If I hadn't already suspected that he had his friends with him, this repetition of “just you and me” would have tipped me off. As it was, I knew an unpleasant surprise had been prepared for me somewhere between here and the corner. “I'll see you when I'm ready,” I said. “In daylight, and when I'm ready.”
“You're yellow,” he said. “You sneak behind people's back, you bring the law down on them, but you don't come out front like a man.”
There was something very adolescent about this situation, being taunted to come out and fight, and the absurdity was doubled when I remembered that it was a cowardly acid-thrower who was doing the taunting. “You'll meet me,” I said. “When I'm ready.” And I hung up.

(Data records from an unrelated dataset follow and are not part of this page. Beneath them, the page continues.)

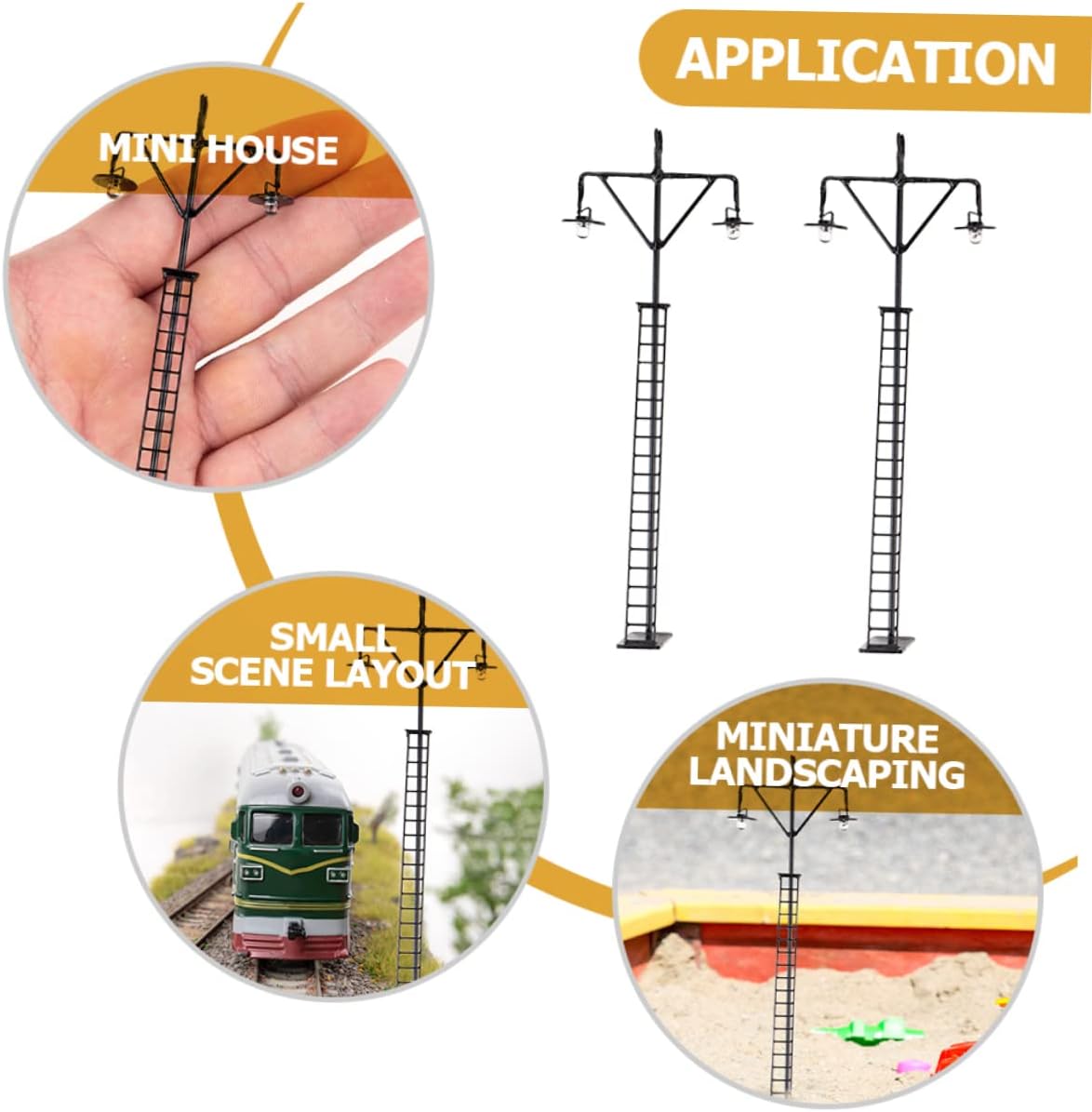 APPLICATION

MINI HOUSE

SMALL SCENE LAYOUT

MINIATURE LANDSCAPING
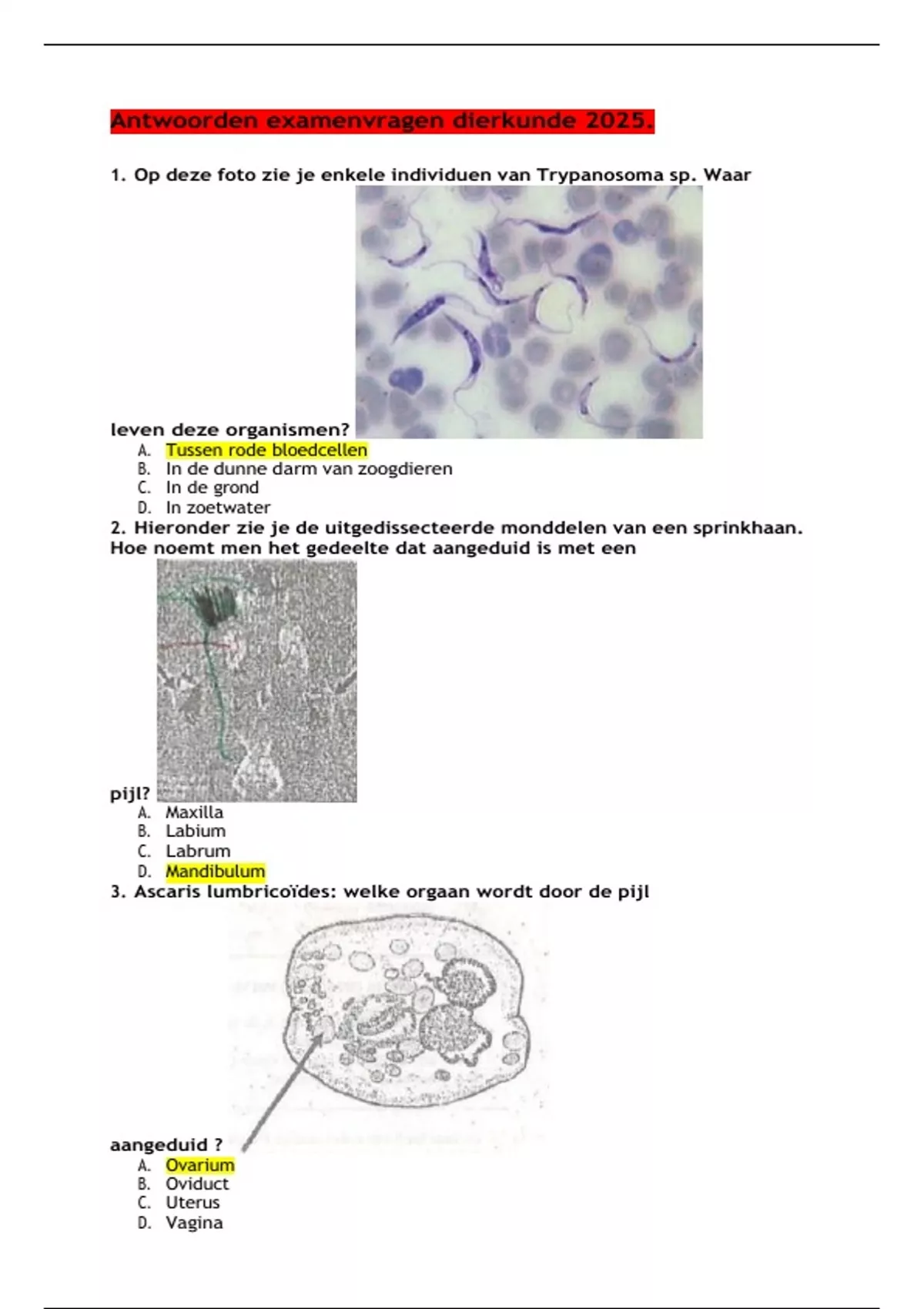 Antwoorden examenvragen dierkunde 2025.

1. Op deze foto zie je enkele individuen van Trypanosoma sp. Waar leven deze organismen?

A. Tussen rode bloedcellen
B. In de dunne darm van zoogdieren
C. In de grond
D. In zoetwater

2. Hieronder zie je de uitgedissecteerde monddelen van een sprinkhaan. Hoe noemt men het gedeelte dat aangeduid is met een pijl?

A. Maxilla
B. Labium
C. Labrum
D. Mandibulum

3. Ascaris lumbricoïdes: welke orgaan wordt door de pijl aangeduid ?

A. Ovarium
B. Oviduct
C. Uterus
D. Vagina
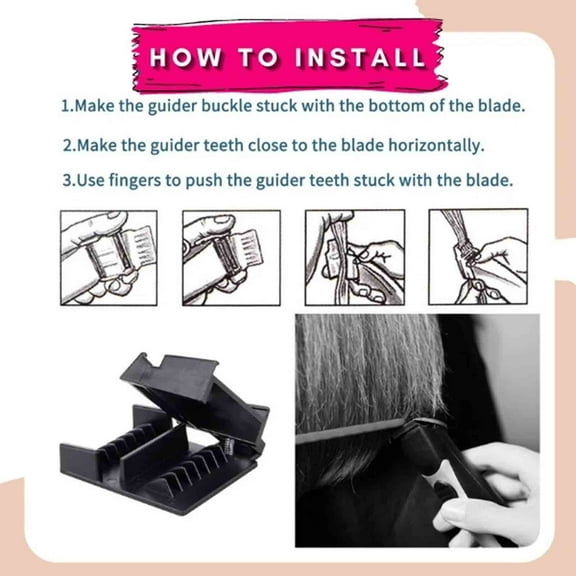 HOW TO INSTALL

1.Make the guider buckle stuck with the bottom of the blade.

2.Make the guider teeth close to the blade horizontally.

3.Use fingers to push the guider teeth stuck with the blade.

I'd expected him to call back, but he didn't. I stayed in the office for a few minutes, brooding at the phone, waiting for the call and thinking about things. What if the girl did come over now, would Vigevano and his friends do something to her? It would probably be very easy to frighten her away forever, even if they didn't actually harm her. I thought about calling Marty Kengelberg and asking him to cover the outside of the museum for me, but he too might frighten her away, if she saw him out there.
It would be better after all if she didn't come. I was very reluctant to acknowledge that, but finally I saw there was no other way to handle it, and I got out the Manhattan phone book again and looked up Dan Tynebourne. He turned out to live on West 24th Street, in Chelsea; I dialed the number, and let it ring twenty times before accepting the fact that Tynebourne was out rather than asleep.

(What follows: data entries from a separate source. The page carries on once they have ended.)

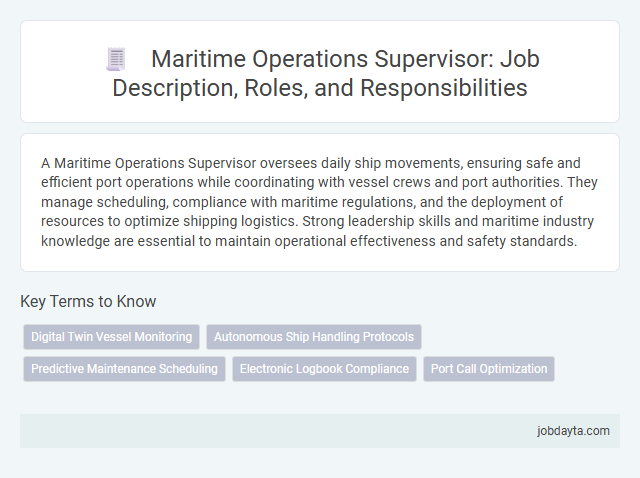 Maritime Operations Supervisor: Job Description, Roles, and Responsibilities

A Maritime Operations Supervisor oversees daily ship movements, ensuring safe and efficient port operations while coordinating with vessel crews and port authorities. They manage scheduling, compliance with maritime regulations, and the deployment of resources to optimize shipping logistics. Strong leadership skills and maritime industry knowledge are essential to maintain operational effectiveness and safety standards.

Key Terms to Know

Digital Twin Vessel Monitoring
Autonomous Ship Handling Protocols
Predictive Maintenance Scheduling
Electronic Logbook Compliance
Port Call Optimization

jobdayta.com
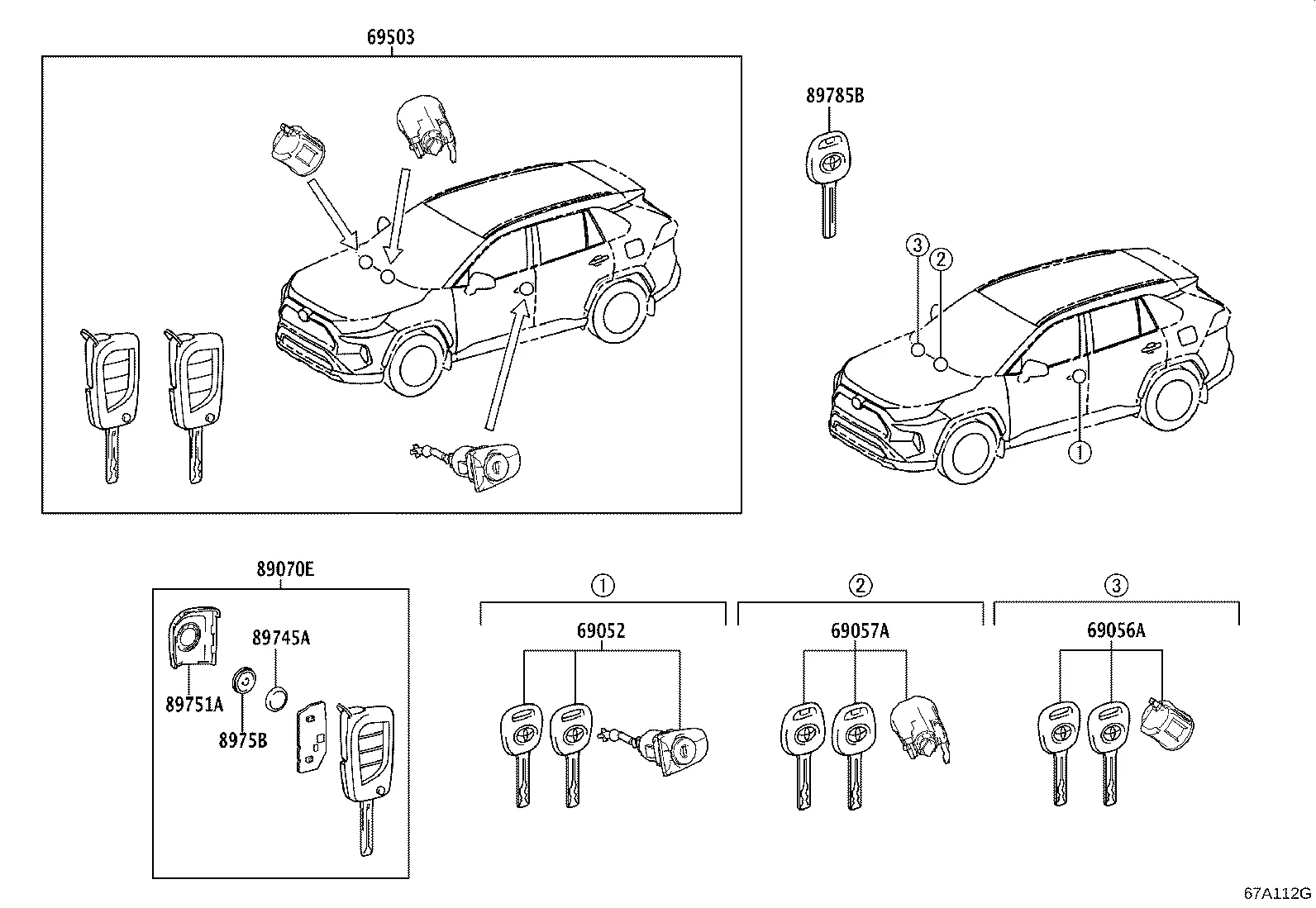 69503

89785B

③
②
①

89070E

89745A
89751A
8975B

①
69052

②
69057A

③
69056A

67A112G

Were they already on their way over here? If the girl was coming, it made sense that she would bring Tynebourne with her, since she seemed like someone who felt too frail to do much on her own. But assuming they were coming, what could I do to keep Vigevano and the others from interfering?

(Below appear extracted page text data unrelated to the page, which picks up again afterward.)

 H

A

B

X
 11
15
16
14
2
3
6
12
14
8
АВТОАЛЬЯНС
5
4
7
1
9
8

I left the office right after the unsuccessful attempt to call Tynebourne, and went up to the second floor, where three long narrow windows across the front overlooked the main entrance and the street. I'd used the flashlight in coming up, and used it again while dragging a bench over by one of the windows, but then I switched it off and sat in darkness, looking out at the empty street. It was heading toward five in the morning, the deadest hour of the day in New York, and barely one car in five minutes traveled down the block while I was sitting there. Nor did I see any pedestrians at all, not Vigevano or anyone else.